Guidon Games produced board games and rulebooks for wargaming with miniatures, and in doing so influenced Tactical Studies Rules (later TSR, Inc.), the publisher of Dungeons & Dragons.  The Guidon Games publishing imprint was the property of Lowrys Hobbies (later Lowry Enterprises), a mail-order business owned by Don and Julie Lowry.  About a dozen titles were released under the imprint from 1971 to 1973.

History
By the late 1960s the miniature wargaming hobby had grown large enough that there was a demand for rulebooks dedicated to a single historical period.  Don Featherstone of the UK produced booklets for eight different periods in 1966.  A few years later the Wargames Research Group began producing rulesets with an emphasis on historical accuracy.

With this trend in mind Lowry conceived the Wargaming with Miniatures series for which he recruited rulebook authors from the ranks of the International Federation of Wargamers.  Through the IFW Lowry met Gary Gygax, who served as series editor.  Gygax began working for Guidon in 1970. Gygax and Jeff Perren's set of rules for medieval miniatures that had been published in the Castle & Crusade Society's The Domesday Book resulted in Gygax being hired by Guidon Games to develop their "Wargaming with Miniatures" series of games. Gygax also co-authored the first title in the series, Chainmail, which became Guidon's best seller. The series came to include games and books by Lou Zocchi, Tom Wham, and Dave Arneson. Other notable titles in the series are Tractics, one of the first published games to make use of the 20-sided die, and Don't Give Up The Ship!, the first collaboration between Gygax and Arneson, the co-creators of Dungeons & Dragons.

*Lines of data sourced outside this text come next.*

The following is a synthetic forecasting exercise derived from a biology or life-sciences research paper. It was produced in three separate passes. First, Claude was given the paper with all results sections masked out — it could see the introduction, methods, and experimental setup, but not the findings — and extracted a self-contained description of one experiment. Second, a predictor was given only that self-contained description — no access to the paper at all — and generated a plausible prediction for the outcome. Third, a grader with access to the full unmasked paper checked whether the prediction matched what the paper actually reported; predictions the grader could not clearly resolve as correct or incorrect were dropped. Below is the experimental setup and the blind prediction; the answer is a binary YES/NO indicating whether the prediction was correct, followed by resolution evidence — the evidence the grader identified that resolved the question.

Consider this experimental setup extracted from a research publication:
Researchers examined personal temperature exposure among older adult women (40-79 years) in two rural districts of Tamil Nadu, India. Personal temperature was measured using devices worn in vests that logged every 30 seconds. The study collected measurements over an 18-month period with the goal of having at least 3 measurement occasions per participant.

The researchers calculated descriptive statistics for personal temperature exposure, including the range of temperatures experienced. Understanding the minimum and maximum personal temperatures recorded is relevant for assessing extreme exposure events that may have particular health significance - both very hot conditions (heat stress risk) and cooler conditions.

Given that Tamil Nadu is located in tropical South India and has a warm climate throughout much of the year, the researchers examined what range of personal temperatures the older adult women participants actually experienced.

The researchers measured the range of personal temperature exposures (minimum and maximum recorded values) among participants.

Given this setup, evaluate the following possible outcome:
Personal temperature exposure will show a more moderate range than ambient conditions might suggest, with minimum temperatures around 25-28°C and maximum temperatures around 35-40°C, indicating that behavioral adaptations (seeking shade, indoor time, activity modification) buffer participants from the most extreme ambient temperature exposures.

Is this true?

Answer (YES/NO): NO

Guidon also produced Avalon Hill style board wargames, as well as supplements designed to be used with existing Avalon Hill board games.  Avalon Hill later republished Alexander the Great, one of Guidon's stand-alone games, while TSR republished Fight in the Skies.

Guidon was a small publisher, and print runs were never more than a few thousand.  Lowry apparently failed to recognize the potential of Dungeons & Dragons, prompting Gygax to found TSR.  Gygax made the following recollection about the company in 2004:

Guidon Games had a game shop, sold gaming via the mail, published a magazine and likewise printed and sold military miniatures rulebooks and boxed board wargames. They were small but certainly a legitimate company....  I was paid for the work I did for them, yes. Unfortunately, sales volume did not make the income received thus sufficient to do more than supplement income from other work. I was asked to go to work for them full time. That would have required me to move to the state of Maine. Tom Wham did so, but I thought their new location was a poor choice. Furthermore, the company was not run in an aggressive and responsive manner. In my opinion there was no chance for growth and success as things stood and I said so to Guidon. Sadly, I was correct in my judgement.

Despite its brief existence, Guidon had a large influence on TSR and the nascent RPG industry. In addition to Gygax and Arneson, Lowry worked with Lou Zocchi, Tom Wham, and Mike Carr.  TSR initially patterned itself on Guidon, publishing sets of wargaming rules such as Cavaliers and Roundheads in the same pamphlet format used by Guidon.  TSR took over some of Guidon's titles in 1975.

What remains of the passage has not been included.